Glazed-cotton braid is composed of light cotton yarn treated with a sizing material
before fabrication.
Seine-twine or hawser-cord braid is composed of cable-laid, hard-twisted cotton yarn,
braided to form a heavy, durable covering which will withstand more rough usage than a
braid made from common cotton yarn.
Hemp braid is woven from strong, durable, long-fibered hemp yarn which will withstand even rougher usage than seine-twine braid.
Paper-and-cotton braid is composed of paper twine interwoven with cotton threads.
Jute braid is woven from yarn composed of twisted jute fibers.
Silk and rayon braids are manufactured in the same manner as glazed-cotton braid from
real or artificial silk yarn.
Fibrous-glass braid is woven from fine, flexible glass threads and forms a covering
resistant to flame, acids, alkalies, and oils.
40. Fibrous-tape coverings are frequently used as a part of the protective covering
of cables. The material of tape coverings is fabricated into a tape before application to the
cable, while the yarn in braid coverings is woven into a fabric during application to the
cable. In applying tape coverings, the tape is wrapped helically around the cable, generally
with a certain amount of overlapping of adjacent turns. The more common types of fibrous
tapes employed in cable manufacturing are listed in Sec. 38. Except for duck tape, tape coverings are never used for the outer covering of a cable. They are employed for the covering
directly over the insulation of individual conductors and for the inner covering over the
assembled conductors of a multiconductor cable. Frequently they are used under the sheath
of a lead-sheathed cable. Duck tape made of heavy canvas webbing presaturated with
asphalt compound is frequently used over a lead-sheathed cable for protection against corrosion and mechanical injury.
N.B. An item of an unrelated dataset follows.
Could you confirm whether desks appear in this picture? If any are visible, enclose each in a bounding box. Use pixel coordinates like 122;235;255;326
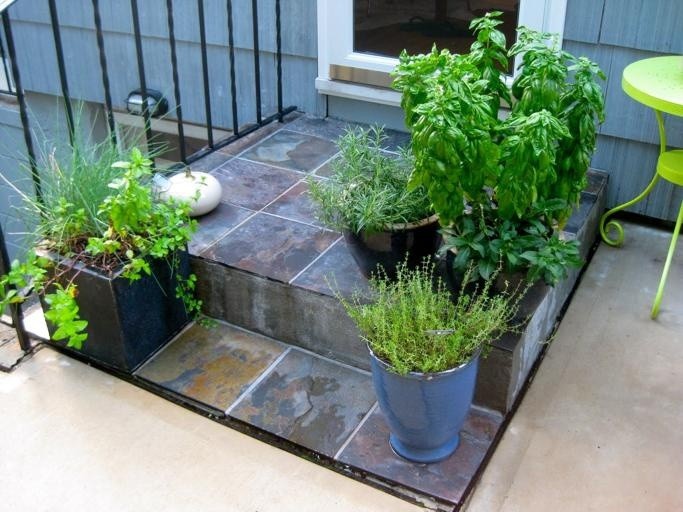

41. Woven covers, commonly called loom, are used for applications requiring
exceptional abrasion-resisting qualities. These covers are composed of thick, heavy, longfibered cotton yarn woven on the cable in a circular loom like that used for fire hose. They
are not braids. Although braid coverings also are woven, they are not designated as such.
42. Unspun felted cotton is manufactured into a solid felted covering for cables for
some special classes of service.
43. Several types of rubber and synthetic jacket coverings are available for
the protection of insulated cables. These types of coverings do not seem to be standardized.
The different manufacturers have their own special compounds designated by individual
trade names. These compounds differ from the rubber compounds used for the insulation
of cable in that they have been perfected not for insulating qualities but for resistance to
abrasion, moisture, oil, gasoline, acids, earth solutions, alkalies, etc. Of course, no one
jacket compound will provide protection against all these exposures, as each has its particular qualifications and limitations.